It says that advice was suitable in 93.1% of cases. This sounds like good news, albeit it suggests there’s still about a 1 in 16 chance of receiving unsuitable advice. But suitable advice does not necessarily equate to what you or I might call good advice. For example, recommending a very expensive platform coupled with expensive funds of funds could be deemed suitable, even though it looks like poor advice from where I’m sitting.
Perhaps more interesting is that the FCA found cost disclosure was acceptable in only 52.7% of cases. This means it wasn’t up to scratch in nearly half of the reports reviewed.
This doesn’t surprise me, given my long-held view that financial advisers generally charge too much and pay inadequate attention to overall cost. Let’s face it, offending advisers are unlikely to shout about their steep fees from the rooftops – there’s a greater temptation to try and sweep them under the carpet. But they should be clearly disclosing them in their suitability reports, along with those of the products they recommend.

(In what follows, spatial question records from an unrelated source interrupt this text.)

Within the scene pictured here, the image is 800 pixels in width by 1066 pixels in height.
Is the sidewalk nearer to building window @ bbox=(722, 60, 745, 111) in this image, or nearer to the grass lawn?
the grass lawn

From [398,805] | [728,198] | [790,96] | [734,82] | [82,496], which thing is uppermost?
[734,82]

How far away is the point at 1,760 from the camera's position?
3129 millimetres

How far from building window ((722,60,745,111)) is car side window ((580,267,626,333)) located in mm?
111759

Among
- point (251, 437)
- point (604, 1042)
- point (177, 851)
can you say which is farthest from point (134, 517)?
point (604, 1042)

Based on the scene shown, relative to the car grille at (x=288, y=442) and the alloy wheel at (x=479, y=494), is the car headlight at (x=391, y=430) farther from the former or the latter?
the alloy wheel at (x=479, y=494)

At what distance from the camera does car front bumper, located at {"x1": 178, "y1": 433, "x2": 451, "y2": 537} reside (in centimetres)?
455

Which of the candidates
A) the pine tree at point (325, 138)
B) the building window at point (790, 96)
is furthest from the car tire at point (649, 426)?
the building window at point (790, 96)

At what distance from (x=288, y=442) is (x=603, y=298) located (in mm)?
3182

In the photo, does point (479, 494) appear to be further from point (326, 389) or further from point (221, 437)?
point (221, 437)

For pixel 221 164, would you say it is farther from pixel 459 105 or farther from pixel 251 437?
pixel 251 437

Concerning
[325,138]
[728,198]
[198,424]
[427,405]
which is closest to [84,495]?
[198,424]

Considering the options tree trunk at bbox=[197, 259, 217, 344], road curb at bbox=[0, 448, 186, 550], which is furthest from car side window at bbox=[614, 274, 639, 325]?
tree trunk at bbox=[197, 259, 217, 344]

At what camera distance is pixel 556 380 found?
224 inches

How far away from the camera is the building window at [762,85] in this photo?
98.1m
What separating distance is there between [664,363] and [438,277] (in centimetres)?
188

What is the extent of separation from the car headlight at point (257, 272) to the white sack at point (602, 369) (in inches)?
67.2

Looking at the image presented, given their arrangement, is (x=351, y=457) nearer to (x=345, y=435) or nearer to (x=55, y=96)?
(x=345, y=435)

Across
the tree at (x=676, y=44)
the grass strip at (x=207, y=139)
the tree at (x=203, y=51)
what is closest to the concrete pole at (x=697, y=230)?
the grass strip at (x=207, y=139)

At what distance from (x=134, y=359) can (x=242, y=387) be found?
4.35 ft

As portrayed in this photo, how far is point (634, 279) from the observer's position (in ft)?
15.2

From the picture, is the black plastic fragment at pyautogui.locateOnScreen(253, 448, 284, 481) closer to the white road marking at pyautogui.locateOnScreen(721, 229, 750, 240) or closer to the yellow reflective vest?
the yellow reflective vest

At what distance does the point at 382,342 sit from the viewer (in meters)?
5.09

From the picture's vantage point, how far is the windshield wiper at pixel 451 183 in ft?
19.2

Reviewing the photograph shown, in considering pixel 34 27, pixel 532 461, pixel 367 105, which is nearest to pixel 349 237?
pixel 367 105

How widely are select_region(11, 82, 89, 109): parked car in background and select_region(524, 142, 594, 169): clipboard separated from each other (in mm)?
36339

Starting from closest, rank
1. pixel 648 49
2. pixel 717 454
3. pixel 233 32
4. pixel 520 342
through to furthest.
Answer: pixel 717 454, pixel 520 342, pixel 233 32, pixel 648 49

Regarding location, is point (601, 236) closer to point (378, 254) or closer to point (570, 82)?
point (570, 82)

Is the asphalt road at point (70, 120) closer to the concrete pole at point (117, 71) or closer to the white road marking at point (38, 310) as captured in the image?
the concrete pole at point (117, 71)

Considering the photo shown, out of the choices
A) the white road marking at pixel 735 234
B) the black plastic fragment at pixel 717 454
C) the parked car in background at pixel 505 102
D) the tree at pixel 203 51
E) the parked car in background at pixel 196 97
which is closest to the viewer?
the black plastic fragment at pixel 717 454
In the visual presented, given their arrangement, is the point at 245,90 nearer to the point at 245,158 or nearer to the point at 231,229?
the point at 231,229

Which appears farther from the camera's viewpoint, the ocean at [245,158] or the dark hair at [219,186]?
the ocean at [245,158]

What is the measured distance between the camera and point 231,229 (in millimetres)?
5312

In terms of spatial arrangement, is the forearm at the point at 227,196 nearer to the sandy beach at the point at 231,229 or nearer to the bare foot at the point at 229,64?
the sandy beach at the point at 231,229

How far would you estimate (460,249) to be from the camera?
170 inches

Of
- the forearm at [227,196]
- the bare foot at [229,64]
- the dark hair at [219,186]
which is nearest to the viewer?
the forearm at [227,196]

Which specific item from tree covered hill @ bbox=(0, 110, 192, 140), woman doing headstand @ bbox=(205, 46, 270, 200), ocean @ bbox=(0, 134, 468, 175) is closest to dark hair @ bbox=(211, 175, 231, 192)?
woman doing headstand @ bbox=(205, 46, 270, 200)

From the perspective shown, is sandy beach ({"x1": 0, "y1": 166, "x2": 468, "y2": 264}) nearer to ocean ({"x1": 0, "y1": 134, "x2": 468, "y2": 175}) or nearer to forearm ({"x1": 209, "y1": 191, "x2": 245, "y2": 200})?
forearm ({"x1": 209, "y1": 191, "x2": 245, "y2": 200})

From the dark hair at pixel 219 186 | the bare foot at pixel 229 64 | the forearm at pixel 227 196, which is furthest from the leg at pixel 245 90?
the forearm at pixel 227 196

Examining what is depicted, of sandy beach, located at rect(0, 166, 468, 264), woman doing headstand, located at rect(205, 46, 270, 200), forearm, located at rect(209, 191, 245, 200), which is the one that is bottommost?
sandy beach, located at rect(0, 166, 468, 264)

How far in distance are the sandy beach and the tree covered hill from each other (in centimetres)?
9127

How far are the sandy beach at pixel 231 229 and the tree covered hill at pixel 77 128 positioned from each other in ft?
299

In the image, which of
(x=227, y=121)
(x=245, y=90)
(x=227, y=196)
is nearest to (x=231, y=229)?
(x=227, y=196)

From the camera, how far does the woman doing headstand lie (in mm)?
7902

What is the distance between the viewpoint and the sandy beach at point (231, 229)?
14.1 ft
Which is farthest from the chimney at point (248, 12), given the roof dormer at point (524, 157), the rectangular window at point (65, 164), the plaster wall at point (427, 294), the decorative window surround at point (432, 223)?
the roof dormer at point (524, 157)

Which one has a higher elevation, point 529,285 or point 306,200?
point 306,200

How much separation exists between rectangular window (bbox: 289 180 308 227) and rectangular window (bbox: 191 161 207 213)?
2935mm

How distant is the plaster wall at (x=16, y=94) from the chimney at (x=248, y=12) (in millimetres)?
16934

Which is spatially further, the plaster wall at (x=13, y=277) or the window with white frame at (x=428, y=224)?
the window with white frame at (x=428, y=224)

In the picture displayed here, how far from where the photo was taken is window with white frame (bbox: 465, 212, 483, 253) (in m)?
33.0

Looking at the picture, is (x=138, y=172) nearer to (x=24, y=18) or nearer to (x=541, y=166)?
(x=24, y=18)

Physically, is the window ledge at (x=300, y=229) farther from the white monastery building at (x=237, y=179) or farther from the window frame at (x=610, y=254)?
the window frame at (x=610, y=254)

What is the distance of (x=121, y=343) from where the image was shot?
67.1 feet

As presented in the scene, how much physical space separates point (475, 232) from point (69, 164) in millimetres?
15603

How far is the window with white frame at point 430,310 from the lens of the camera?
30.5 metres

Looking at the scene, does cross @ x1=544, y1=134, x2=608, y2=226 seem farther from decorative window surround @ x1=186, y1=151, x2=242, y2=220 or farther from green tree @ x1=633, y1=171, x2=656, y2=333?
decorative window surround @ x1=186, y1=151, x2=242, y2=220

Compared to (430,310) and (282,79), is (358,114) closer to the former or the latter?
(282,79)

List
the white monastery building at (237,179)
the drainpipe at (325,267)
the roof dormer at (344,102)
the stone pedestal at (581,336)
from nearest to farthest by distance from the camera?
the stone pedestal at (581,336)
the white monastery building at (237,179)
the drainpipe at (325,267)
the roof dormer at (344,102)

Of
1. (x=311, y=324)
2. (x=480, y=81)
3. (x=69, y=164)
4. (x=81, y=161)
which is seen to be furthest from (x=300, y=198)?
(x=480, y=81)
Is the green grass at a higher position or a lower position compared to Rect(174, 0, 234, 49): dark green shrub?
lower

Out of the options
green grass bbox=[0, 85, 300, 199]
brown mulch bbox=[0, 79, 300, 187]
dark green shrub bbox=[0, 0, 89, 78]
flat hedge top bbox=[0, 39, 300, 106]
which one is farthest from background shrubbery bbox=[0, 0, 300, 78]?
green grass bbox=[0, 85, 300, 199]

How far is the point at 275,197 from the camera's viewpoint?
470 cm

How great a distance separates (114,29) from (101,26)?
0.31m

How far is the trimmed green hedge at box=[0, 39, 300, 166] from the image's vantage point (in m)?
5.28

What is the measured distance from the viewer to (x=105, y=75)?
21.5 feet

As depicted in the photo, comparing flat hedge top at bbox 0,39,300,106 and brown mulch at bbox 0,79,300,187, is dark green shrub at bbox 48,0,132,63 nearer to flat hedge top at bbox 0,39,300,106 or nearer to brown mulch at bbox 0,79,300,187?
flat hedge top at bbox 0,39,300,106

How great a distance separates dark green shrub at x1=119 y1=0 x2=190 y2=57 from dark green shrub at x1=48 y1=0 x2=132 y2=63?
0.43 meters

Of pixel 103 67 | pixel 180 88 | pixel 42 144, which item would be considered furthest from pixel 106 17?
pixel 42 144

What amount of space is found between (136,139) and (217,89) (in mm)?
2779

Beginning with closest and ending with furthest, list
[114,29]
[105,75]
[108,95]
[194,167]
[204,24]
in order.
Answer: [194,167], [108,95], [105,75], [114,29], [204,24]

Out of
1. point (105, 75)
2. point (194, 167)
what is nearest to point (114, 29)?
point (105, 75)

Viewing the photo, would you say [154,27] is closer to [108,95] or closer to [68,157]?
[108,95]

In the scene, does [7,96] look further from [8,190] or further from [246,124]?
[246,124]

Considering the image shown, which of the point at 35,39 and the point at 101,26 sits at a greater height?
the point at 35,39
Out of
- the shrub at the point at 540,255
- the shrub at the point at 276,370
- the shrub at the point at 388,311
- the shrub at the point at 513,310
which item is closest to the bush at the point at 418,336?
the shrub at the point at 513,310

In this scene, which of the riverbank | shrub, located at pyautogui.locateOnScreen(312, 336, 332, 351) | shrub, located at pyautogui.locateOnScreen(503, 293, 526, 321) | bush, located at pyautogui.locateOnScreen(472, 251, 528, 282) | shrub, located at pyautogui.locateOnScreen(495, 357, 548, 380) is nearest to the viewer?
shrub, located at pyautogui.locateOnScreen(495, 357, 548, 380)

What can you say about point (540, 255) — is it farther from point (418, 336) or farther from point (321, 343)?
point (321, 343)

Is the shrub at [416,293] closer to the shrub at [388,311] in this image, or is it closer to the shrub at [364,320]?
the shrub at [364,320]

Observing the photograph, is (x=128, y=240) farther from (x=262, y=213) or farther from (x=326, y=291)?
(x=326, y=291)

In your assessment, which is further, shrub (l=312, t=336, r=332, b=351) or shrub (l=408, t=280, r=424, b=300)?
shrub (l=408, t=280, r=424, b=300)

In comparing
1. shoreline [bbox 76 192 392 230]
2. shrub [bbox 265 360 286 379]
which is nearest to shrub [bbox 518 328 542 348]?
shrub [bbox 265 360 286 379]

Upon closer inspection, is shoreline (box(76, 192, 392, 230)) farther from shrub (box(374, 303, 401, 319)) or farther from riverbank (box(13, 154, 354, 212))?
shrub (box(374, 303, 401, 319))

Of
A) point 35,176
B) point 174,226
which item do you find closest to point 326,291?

We always show all costs in our reports, in both percentage terms and pounds and pence, using a very clearly laid out table with supporting explanations. It’s simple to do and our clients find it very helpful when establishing how much they’ll pay and to whom.
What does surprise me is that based on these findings almost half of the customers covered by the FCA review appear to have taken advice without properly understanding how much it will cost them – never a good idea.